La via d’uscita è fare foto di cronaca diverse? Sicuramente dovremmo provarci. Ma si può fare una fotografia del momento di astuta resilienza di Trump evitando in modo netto che diventi un pezzo di propaganda per Trump? Francamente, non lo so. Qualche mese fa avrei giurato che la fotografia segnaletica di Trump arrestato (una fotografia che si pretende, e ovviamente non è, interamente documentaria e funzionale), con quello sguardo sprezzante che l’ex e futuri presidente scocca alla lente, sarebbe diventato un “pezzo” decisivo della sua campagna. Ovviamente, adesso ne ha uno ben più potente. Vedo sicuramente l’automatismo del fotografo che ricorre d’istinto, in momenti concitati, agli strumenti, ai linguaggi compositivi, agli stratagemmi introiettati ed ereditati da una intera tradizione fotogiornalistica. Linguaggi che la politica conosce bene e sa mettere al proprio servizio.
Ma quali sono quelli alternativi? Ne abbiamo? La soluzione sarebbe suggerire ai fotogiornalisti di spingere fortemente sul pedale della critica semiologica istantanea? Addestrarli a farlo? E anche ammesso che lo sappiano fare, siamo sicuri che sia giusto chiedere alla fotografia giornalistica di hard news di correggere o annullare sul campo i messaggi costruiti dai protagonisti della storia? Le mie sono domande aperte, reali e non retoriche. Diffiderei di risposte troppo certe. Molti commentatori raffinati hanno detto di preferire un’altra immagine iconica dell’evento: quella che la fotografa Anna Moneymaker di Getty ha colto attraverso le gambe della scorta di un Trump chinato, sofferente. Sicuramente una foto di grande impatto emotivo e forza visuale, ma è un’immagine consolatoria per gli avversari di Trump. Ce lo mostra come segretamente molti vorrebbero che fosse rimasto: domato, piegato, sconfitto dal trauma. I minuti successivi hanno dimostrato che la storia è stata diversa. Anche in questo caso ha funzionato il riflesso condizionato, ma in un altro senso: qui vince la retorica romantica del leader sofferente. Ma chi si sente di dire che questa fotografia sia più vicina al senso dell’evento di quella di Vucci? Non credo in ogni caso che il problema sia soprattutto o solo il riflesso condizionato del fotografo.

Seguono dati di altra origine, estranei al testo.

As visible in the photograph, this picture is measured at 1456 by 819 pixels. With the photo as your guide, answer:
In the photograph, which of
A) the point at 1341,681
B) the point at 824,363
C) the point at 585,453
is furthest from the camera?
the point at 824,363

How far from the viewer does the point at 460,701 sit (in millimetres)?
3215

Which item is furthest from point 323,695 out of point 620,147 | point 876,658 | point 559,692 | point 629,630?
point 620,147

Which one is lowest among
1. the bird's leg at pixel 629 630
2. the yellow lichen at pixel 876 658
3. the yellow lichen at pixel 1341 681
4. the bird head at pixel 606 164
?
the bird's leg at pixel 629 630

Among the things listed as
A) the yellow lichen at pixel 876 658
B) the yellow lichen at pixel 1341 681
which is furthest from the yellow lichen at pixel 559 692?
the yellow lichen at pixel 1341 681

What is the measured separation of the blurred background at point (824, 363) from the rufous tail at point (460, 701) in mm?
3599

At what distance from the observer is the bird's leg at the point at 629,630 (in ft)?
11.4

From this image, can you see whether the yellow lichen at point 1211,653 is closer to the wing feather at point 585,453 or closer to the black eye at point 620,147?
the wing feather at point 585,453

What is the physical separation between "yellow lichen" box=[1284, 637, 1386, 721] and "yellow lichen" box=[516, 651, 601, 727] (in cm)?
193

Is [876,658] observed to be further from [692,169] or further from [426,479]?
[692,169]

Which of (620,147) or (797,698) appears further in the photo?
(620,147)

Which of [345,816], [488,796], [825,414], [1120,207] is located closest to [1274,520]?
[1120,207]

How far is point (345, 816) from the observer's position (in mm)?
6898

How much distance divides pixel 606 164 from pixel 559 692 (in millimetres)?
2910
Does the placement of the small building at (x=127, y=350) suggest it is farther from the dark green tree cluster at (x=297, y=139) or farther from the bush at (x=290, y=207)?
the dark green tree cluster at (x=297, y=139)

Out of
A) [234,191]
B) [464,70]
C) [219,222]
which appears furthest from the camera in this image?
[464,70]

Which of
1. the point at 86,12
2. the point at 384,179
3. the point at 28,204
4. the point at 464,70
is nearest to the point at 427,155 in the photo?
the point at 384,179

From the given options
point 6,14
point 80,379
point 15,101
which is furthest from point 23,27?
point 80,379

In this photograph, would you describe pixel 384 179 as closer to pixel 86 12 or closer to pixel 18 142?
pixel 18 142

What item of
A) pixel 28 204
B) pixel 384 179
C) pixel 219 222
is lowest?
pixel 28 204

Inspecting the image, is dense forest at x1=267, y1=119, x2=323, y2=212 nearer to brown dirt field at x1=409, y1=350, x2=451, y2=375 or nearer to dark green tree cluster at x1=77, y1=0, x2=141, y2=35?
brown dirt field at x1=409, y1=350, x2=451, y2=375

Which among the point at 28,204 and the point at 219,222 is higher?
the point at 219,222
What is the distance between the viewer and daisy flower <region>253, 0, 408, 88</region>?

Entra in gioco quella che Clément Chéroux ha chiamato diplopia: cioè quello strano strabismo che fa sì che i media scelgano tutti concordemente pochissime fotografie iconiche di un certo evento, quelle che più richiamano una retorica del già visto, senza esplorare tutte le possibilità alternative. In questo modo, dice Chéroux, i media diventano “parte dell’arsenale del terrore”. O della politica che lo sfrutta. La ripetizione strabica di immagini che richiamano altre immagini, che lo studioso francese chiama intericonicità, riconduce la storia alla fiction nelle forme più scontate (Chéroux dice hollywoodiane, ora dovremmo cominciare a dire netflixiane). Forse allora la strada è pubblicare più fotografie, diverse, contraddittorie, non coerenti. Disinnescare la perentorietà dell’immagine unica che diventa cliché, offrire al lettore la possibilità di esplorare un ampio corpus di immagini: allargare il campo del visibile e non selezionare contro-immagini che rischiano di essere semplicemente lo specchio documentario di una retorica altrui.
Nell’immagine: la foto iconica
Muti i filosofi e i giuristi, le assemblee parlamentari ridotte a fantasmi, le istituzioni relegate in un angolo. Dissolto il velo d’ipocrisia, la grande politica è tornata a...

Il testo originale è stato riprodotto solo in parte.